#### What the task asks
The data must be returned in full, with no character altered.

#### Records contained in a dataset
○ ○ ○
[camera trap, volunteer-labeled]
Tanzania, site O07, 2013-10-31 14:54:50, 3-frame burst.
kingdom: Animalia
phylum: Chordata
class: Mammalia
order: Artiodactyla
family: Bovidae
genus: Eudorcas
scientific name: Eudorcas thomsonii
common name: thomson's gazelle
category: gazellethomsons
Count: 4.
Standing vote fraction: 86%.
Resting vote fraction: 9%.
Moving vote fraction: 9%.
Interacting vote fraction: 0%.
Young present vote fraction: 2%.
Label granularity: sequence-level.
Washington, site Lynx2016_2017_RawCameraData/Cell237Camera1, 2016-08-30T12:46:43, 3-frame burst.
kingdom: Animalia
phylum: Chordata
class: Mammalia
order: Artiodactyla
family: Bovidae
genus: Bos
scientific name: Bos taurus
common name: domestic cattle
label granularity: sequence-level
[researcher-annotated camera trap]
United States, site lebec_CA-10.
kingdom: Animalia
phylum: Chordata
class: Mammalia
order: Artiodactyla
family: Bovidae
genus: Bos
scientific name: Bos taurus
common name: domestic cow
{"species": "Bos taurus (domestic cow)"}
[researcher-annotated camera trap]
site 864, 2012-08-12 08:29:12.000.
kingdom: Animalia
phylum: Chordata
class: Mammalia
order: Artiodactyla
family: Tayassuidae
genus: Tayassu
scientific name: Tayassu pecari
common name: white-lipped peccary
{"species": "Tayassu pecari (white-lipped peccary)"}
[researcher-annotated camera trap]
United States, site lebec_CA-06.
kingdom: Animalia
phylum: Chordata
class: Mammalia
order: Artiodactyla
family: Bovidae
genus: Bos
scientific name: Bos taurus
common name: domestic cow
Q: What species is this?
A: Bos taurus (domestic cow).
○ ○ ○
#### Answer area
[camera trap, volunteer-labeled]
Tanzania, site O07, 2013-10-31 14:54:50, 3-frame burst.
kingdom: Animalia
phylum: Chordata
class: Mammalia
order: Artiodactyla
family: Bovidae
genus: Eudorcas
scientific name: Eudorcas thomsonii
common name: thomson's gazelle
category: gazellethomsons
Count: 4.
Standing vote fraction: 86%.
Resting vote fraction: 9%.
Moving vote fraction: 9%.
Interacting vote fraction: 0%.
Young present vote fraction: 2%.
Label granularity: sequence-level.
Washington, site Lynx2016_2017_RawCameraData/Cell237Camera1, 2016-08-30T12:46:43, 3-frame burst.
kingdom: Animalia
phylum: Chordata
class: Mammalia
order: Artiodactyla
family: Bovidae
genus: Bos
scientific name: Bos taurus
common name: domestic cattle
label granularity: sequence-level
[researcher-annotated camera trap]
United States, site lebec_CA-10.
kingdom: Animalia
phylum: Chordata
class: Mammalia
order: Artiodactyla
family: Bovidae
genus: Bos
scientific name: Bos taurus
common name: domestic cow
{"species": "Bos taurus (domestic cow)"}
[researcher-annotated camera trap]
site 864, 2012-08-12 08:29:12.000.
kingdom: Animalia
phylum: Chordata
class: Mammalia
order: Artiodactyla
family: Tayassuidae
genus: Tayassu
scientific name: Tayassu pecari
common name: white-lipped peccary
{"species": "Tayassu pecari (white-lipped peccary)"}
[researcher-annotated camera trap]
United States, site lebec_CA-06.
kingdom: Animalia
phylum: Chordata
class: Mammalia
order: Artiodactyla
family: Bovidae
genus: Bos
scientific name: Bos taurus
common name: domestic cow
Q: What species is this?
A: Bos taurus (domestic cow).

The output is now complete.